#### [The tasks]
a) According to the seasonal vegetation anomalies text, which two climate events show that the chosen date range captures inter-annual variability?
b) Write what follows the final note in the seasonal vegetation anomalies text.

-- START OF Passage given --

# Seasonal Vegetation Anomalies

Notebook is only compatible on the `NCI` as it uses Landsat Collection 2

## Background

Understanding how the vegetated landscape responds to longer-term environmental drivers such as the El Nino Southern Oscillation (ENSO) or climate change, requires the calculation of seasonal anomalies. Seasonal anomalies subtract the long-term seasonal mean from a time-series, thus removing seasonal variability and highlighting change related to longer-term drivers. 

## Description

This notebook will calculate the seasonal anomaly for any given season and year. The long-term seasonal climatologies for the vegetation indices, `MSAVI`, and `NDVI` (NDVI hasn't been run yet), have been pre-calculated and are stored on disk. Given an AOI, season, and year, the script will calculate the seasonal mean for one of these indices and subtract the seasonal mean from the long-term climatology, resulting in a map of vegetation anomalies for your AOI.  Optionally, the script will output a geotiff of the result. 

**IMPORTANT NOTES:** 

* It is a convention to establish climatologies based on a 30-year time range to account for inter-annual and inter-decadal modes of climate variability (often 1980-2010). As the landsat archive only goes back to 1987, the climatologies here have been calculated using the date-range `Dec 1987 - Feb 2011` (inclusive).  While this is not ideal, a 22-year climatology should suffice to capture the bulk of inter-annual and inter-decadal variability, for example, both a major El Nino (1998) and a major La Nina (2010) are captured by this time-range.
* Currently, the pre-computed climatologies are only `MSAVI mean`, the `MSAVI Standard Deviation` has not been pre-computed, hence it is not yet possible to calculate `standardised anomalies`. `NDVI anomalies` have not yet been run.

-- END OF Passage given --
-- START OF Raw records --

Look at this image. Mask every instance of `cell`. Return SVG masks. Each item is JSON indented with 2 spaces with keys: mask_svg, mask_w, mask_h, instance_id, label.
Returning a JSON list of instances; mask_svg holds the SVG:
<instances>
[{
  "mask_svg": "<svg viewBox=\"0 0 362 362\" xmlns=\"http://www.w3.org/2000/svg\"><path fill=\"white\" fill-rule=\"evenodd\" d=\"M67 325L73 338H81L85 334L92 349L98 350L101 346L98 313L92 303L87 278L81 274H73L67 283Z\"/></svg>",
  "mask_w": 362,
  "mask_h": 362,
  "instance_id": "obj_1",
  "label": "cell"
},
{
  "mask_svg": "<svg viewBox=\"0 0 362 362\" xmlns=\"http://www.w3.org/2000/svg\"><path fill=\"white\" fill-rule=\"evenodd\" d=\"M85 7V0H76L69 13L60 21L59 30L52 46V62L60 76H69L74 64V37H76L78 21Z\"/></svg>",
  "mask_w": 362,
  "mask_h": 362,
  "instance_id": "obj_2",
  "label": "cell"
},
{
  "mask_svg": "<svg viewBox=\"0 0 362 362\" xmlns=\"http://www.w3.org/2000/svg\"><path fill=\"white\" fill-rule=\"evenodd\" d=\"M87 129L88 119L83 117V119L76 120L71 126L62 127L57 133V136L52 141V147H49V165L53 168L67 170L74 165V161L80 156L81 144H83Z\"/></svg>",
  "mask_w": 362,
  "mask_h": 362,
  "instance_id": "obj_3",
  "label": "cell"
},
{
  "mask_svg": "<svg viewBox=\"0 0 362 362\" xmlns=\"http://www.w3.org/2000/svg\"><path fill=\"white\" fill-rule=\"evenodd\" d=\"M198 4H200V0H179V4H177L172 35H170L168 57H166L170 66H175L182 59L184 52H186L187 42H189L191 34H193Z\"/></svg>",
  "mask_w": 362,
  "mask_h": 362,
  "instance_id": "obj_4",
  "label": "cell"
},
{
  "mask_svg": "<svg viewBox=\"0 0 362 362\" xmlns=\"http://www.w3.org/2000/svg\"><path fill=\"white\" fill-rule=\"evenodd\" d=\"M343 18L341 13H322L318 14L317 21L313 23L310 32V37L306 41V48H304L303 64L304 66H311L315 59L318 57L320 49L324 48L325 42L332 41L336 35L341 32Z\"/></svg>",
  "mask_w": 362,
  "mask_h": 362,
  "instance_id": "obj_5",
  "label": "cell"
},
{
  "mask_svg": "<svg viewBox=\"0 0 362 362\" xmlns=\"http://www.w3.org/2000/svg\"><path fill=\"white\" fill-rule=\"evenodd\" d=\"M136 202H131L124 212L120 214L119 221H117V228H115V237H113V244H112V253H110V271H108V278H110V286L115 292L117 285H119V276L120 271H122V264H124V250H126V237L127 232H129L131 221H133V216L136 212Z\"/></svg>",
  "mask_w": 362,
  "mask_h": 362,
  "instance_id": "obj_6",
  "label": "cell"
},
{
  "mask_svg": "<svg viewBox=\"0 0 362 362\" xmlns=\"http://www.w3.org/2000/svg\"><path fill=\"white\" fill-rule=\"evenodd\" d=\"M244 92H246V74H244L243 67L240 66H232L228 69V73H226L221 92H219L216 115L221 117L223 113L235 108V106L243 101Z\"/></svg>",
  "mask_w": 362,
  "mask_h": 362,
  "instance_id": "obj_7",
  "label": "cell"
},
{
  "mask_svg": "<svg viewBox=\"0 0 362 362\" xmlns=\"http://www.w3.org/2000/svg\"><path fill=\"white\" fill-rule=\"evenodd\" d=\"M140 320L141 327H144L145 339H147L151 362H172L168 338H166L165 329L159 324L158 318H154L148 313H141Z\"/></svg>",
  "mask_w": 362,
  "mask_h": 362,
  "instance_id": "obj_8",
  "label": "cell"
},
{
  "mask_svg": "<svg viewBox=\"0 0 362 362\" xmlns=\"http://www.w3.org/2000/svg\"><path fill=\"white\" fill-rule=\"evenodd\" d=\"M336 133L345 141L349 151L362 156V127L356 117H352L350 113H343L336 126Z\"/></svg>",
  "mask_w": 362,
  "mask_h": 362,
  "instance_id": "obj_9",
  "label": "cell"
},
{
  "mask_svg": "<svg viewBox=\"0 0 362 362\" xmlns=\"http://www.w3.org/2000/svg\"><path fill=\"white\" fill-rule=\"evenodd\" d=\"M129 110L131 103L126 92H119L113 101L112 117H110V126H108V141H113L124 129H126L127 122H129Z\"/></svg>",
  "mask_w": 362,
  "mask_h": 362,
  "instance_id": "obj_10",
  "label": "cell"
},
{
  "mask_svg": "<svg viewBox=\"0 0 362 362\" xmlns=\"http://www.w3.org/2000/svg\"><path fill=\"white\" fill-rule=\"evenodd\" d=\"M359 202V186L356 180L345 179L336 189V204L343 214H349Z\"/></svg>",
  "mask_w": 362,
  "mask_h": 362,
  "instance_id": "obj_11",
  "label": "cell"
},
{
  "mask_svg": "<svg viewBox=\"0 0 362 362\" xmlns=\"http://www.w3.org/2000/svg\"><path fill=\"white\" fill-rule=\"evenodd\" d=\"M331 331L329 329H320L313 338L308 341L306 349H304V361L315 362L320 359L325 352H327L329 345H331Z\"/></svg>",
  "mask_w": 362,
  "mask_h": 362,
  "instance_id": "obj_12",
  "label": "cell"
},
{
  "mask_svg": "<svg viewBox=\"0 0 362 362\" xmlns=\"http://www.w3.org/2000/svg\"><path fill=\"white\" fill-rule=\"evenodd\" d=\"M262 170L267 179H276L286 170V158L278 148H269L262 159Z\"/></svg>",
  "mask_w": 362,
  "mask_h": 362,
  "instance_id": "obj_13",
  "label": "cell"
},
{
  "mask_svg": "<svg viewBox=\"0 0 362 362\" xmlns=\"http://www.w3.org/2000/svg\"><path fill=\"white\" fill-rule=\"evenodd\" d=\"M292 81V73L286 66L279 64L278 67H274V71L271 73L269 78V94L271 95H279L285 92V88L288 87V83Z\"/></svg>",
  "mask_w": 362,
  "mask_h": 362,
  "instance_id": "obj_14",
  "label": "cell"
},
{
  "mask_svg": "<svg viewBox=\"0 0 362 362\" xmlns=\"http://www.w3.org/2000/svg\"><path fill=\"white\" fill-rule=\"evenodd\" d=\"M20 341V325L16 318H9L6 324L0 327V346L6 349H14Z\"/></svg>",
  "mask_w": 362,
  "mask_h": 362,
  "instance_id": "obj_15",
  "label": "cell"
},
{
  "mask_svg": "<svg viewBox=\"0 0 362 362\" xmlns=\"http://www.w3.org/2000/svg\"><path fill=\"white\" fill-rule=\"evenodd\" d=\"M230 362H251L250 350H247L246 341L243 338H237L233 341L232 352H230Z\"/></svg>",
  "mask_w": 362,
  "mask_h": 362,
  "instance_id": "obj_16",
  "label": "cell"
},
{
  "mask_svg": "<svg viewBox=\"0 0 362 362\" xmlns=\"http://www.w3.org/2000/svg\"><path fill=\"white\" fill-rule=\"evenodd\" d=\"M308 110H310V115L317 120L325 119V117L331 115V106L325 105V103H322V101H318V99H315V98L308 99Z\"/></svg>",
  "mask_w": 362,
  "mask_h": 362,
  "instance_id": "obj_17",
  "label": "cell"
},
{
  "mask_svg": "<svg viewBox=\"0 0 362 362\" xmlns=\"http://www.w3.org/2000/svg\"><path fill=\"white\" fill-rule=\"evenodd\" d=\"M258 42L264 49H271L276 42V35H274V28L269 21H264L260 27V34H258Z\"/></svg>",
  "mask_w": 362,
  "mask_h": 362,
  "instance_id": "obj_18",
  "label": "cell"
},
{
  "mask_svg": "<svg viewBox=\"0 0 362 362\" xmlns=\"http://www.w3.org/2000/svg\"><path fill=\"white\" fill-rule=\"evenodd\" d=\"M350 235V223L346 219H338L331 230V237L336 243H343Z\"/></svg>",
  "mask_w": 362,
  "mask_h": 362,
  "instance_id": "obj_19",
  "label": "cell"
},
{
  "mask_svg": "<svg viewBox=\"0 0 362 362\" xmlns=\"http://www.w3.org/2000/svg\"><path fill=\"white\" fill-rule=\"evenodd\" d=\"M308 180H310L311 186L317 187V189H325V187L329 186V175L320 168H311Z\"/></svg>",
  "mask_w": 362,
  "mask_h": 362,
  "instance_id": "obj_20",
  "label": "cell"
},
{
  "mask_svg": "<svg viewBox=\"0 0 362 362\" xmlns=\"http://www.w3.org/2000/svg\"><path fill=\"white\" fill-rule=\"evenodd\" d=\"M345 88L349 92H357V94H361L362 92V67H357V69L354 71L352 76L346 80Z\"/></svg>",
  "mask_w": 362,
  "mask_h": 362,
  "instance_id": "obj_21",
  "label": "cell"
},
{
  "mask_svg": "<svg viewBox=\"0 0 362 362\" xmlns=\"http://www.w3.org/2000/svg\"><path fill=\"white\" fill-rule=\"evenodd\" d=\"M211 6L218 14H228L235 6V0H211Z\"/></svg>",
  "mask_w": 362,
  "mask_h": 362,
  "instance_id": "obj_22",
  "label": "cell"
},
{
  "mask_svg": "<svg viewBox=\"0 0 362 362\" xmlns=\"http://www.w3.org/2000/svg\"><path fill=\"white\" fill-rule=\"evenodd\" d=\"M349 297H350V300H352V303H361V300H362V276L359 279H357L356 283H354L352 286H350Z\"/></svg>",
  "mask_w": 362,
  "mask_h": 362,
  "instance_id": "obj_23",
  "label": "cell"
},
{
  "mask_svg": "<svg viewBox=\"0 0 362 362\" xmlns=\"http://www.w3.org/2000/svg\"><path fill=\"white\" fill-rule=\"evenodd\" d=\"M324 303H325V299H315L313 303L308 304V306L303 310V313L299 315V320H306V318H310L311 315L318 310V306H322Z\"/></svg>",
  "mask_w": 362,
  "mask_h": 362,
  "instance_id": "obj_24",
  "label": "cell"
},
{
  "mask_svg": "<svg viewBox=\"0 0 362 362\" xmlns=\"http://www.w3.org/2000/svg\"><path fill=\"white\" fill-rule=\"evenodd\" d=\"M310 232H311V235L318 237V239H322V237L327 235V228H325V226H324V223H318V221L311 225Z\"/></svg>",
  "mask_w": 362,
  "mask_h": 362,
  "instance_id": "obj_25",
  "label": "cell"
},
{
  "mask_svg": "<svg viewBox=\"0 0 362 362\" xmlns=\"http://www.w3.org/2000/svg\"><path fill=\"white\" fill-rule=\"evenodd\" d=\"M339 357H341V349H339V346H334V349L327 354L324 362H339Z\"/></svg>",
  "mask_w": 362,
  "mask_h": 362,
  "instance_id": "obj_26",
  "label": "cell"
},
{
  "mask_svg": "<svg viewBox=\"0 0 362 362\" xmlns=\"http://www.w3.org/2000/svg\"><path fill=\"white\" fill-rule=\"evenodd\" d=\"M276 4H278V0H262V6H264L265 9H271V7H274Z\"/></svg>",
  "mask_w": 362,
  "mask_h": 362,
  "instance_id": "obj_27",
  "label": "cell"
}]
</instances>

-- END OF Raw records --

#### [Answers provided]
a) A major El Nino in 1998 and a major La Nina in 2010.

b)
* The pre-computed climatologies do not include LS7 after the SLC failure (2003).
* `.yaml` files for running datacube stats to calculate vegetation climatologies are located here: `'/g/data/r78/cb3058/dea-notebooks/vegetation_anomlies/dcstats'`. There is a different .yaml file for each season, and a corresponding custom datacube-statistics python file for each season; these are located here: `'/g/data/r78/datacube_stats/custom_stats'` 
* The pre-computed climatologies are stored here: `/g/data/r78/cb3058/dea-notebooks/vegetation_anomalies/results`.  The script below will use this string location to grab the data, so shifting the climatology mosaics to another location will require editing the `anomalies.py` script in the `src` folder. 
* So far, climatolgies have been produced for the `Northern Murray-Darling Basin` for the `SON` and `JJA` seasons; the `DJF` season has a mosaic that is 2/3 complete (59 out of 90 albers tiles). The `NW Queensland` region has mosaicked climatologies for `JJA` and `DJF`, but these are also only 2/3 complete (60 out of 90 albers tiles processed).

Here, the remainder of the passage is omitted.